Now, was that any rational way to settle a dispute with someone you share your life with? If that was the case, each of us would all have more than a hundred partners during the course of our lives. What I don't understand is that after he stabbed her 17 times, didn't he believe he got the message across that he doesn't like being stabbed in the neck? Did he really have to drive his point home with the hammer?
Then there was this woman on television a couple of weeks ago, talking about her predicament in the wake of the passage of Hurricane Dennis. I don't remember if she was from St. Thomas or St. Andrew, but I do recall that she gave the television crew what was to me the quote of that week.
Fix the river?
This woman and others live either along or near a river course, and using her own words, whenever it rains her place of business and home get flooded. She then suggests that Government needs to fix the river. Fix the river?!
What, are PJ and the PNP now God?!
What she and her community members need to do is move. I just don't get why we think the way we do, why we think Government needs to do everything for us, including thinking. This woman lives in a river course, what does she expect to happen when it rains? Does she truly believe the river is going to change course just because her shop is there?
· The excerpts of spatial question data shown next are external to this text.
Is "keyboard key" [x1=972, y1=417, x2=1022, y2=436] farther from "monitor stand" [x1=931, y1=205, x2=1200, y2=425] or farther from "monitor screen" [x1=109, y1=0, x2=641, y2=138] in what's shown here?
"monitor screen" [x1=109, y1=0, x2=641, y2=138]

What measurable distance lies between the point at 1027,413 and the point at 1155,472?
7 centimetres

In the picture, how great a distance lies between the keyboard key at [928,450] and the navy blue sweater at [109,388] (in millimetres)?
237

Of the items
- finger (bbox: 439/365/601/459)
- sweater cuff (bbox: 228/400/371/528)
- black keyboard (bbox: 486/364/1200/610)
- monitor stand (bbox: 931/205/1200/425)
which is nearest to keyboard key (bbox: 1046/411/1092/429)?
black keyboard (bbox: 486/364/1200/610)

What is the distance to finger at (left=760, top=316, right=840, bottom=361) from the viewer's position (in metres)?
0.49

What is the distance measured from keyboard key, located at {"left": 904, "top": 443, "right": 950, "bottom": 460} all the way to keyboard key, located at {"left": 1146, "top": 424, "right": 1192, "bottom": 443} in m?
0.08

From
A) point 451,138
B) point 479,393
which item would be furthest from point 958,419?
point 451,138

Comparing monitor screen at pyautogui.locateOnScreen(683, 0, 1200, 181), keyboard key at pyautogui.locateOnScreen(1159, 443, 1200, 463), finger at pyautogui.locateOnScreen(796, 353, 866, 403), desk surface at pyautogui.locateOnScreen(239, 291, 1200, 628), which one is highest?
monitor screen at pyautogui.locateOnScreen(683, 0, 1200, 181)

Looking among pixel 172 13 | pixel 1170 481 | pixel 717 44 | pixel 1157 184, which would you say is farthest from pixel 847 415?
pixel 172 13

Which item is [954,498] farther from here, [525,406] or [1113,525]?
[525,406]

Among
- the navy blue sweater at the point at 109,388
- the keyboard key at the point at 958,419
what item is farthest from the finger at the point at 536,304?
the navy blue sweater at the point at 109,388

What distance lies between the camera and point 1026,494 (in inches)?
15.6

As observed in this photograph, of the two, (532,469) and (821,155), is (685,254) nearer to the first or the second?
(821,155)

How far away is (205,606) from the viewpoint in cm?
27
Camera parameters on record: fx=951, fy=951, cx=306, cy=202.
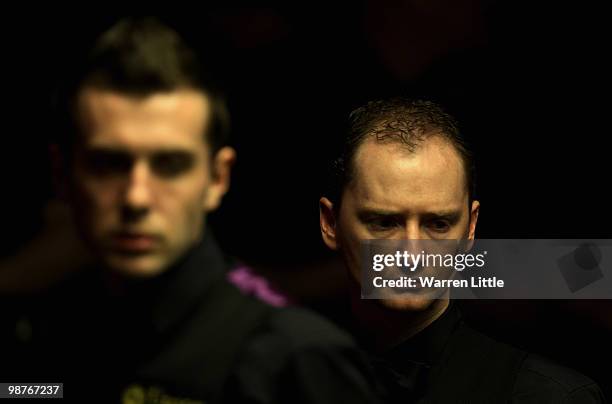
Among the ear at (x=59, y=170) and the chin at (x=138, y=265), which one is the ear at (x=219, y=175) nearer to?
the chin at (x=138, y=265)

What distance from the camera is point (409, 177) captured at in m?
2.55

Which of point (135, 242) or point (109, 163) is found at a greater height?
point (109, 163)

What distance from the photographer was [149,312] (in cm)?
238

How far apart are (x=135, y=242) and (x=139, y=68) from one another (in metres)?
0.43

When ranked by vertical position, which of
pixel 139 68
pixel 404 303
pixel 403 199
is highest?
pixel 139 68

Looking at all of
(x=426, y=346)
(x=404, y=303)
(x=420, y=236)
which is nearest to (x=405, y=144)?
(x=420, y=236)

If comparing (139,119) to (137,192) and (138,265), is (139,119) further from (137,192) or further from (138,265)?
(138,265)

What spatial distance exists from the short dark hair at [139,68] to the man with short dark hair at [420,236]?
458mm

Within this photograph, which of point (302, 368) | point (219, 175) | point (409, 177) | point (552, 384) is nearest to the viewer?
point (302, 368)

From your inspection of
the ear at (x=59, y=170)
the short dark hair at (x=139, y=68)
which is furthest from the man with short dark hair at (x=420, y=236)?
the ear at (x=59, y=170)

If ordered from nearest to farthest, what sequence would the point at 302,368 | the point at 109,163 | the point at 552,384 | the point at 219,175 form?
1. the point at 302,368
2. the point at 109,163
3. the point at 219,175
4. the point at 552,384

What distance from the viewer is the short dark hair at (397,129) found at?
2637 millimetres

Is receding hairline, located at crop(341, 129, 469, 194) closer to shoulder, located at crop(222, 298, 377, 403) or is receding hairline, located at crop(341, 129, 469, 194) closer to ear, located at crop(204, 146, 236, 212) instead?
ear, located at crop(204, 146, 236, 212)

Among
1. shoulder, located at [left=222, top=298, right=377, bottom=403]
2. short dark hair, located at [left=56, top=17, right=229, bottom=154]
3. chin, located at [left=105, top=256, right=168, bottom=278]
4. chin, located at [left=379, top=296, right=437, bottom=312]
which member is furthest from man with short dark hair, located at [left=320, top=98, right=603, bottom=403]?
chin, located at [left=105, top=256, right=168, bottom=278]
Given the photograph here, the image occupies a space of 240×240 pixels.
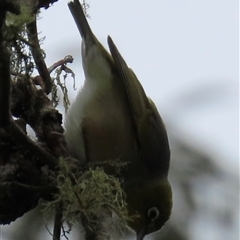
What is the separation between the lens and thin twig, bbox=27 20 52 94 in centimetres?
259

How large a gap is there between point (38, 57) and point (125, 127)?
1.86 m

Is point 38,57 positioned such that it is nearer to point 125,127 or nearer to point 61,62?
point 61,62

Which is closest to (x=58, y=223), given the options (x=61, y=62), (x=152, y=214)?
(x=61, y=62)

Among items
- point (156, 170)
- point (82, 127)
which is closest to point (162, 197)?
point (156, 170)

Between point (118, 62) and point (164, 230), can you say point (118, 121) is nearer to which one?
point (118, 62)

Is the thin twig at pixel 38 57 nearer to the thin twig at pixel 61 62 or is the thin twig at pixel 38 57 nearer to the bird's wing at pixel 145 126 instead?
the thin twig at pixel 61 62

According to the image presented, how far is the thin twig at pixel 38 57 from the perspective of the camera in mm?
2591

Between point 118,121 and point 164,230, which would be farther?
point 164,230

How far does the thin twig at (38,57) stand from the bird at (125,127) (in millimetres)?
426

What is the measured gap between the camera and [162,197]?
452 cm

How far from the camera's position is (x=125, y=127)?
450 cm

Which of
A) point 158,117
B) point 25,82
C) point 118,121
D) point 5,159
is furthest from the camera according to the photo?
point 158,117

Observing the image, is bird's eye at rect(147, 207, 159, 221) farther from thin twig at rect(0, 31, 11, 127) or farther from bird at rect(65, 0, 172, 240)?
thin twig at rect(0, 31, 11, 127)

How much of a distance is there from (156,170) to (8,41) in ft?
8.12
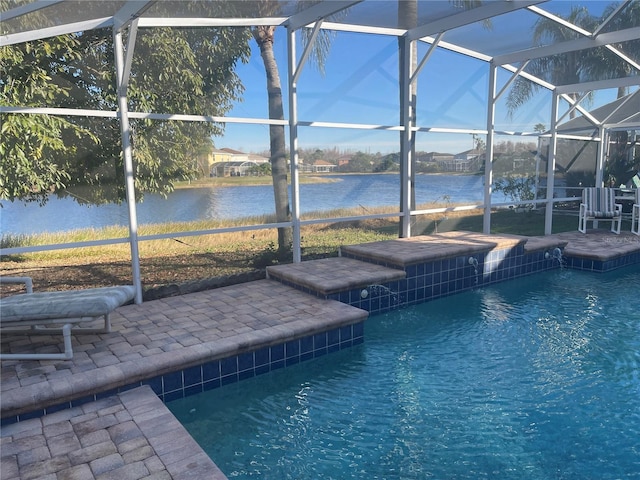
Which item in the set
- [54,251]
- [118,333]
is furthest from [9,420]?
[54,251]

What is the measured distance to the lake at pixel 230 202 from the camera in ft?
16.6

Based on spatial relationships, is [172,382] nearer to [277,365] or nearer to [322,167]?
[277,365]

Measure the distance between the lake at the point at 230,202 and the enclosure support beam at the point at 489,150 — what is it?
149mm

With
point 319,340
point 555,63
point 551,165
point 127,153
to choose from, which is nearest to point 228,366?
point 319,340

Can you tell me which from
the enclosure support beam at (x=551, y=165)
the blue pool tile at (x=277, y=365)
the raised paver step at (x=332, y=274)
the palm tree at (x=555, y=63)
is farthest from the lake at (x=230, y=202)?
the blue pool tile at (x=277, y=365)

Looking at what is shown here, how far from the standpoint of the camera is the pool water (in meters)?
2.97

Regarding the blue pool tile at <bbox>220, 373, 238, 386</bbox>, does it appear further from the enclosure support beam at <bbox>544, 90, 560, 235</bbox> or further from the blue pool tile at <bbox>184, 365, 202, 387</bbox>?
the enclosure support beam at <bbox>544, 90, 560, 235</bbox>

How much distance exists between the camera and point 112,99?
17.7ft

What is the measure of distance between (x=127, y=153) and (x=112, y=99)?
27.4 inches

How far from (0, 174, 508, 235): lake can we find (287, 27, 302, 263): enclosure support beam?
0.78 feet

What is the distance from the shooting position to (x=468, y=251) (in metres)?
7.14

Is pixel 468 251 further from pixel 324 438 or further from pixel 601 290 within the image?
pixel 324 438

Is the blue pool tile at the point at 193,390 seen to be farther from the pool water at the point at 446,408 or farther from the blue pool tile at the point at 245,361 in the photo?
the blue pool tile at the point at 245,361

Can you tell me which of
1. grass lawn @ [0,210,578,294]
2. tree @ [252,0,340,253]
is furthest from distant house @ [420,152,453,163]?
tree @ [252,0,340,253]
Last, but certainly not least, when Dennis was threatening the island, I was on my way to work; after all somebody has to keep you guys abreast of what's going on during a storm, when it came to my attention that when most people were battening down and bracing for the worst, there were people setting up stalls in the middle of New Kingston and along Oxford Road.
The stalls were laden with cigarettes, oranges, beer, stout and sweets. My question is: what were these people thinking, or were they incapable of thought? Did they believe that Hurricane Dennis was the name of a flight coming into the island laden with people craving beer and cigarettes, Australians perhaps?
What I am even more curious about is what would have happened if the island took a direct hit, would these vendors have blamed Government for whatever misfortune befell them, or would they lay the blame squarely at the feet of their moment of madness.
Now you see what I'm talking about. The big question now is whether there is a cure for our now very apparent mental ills.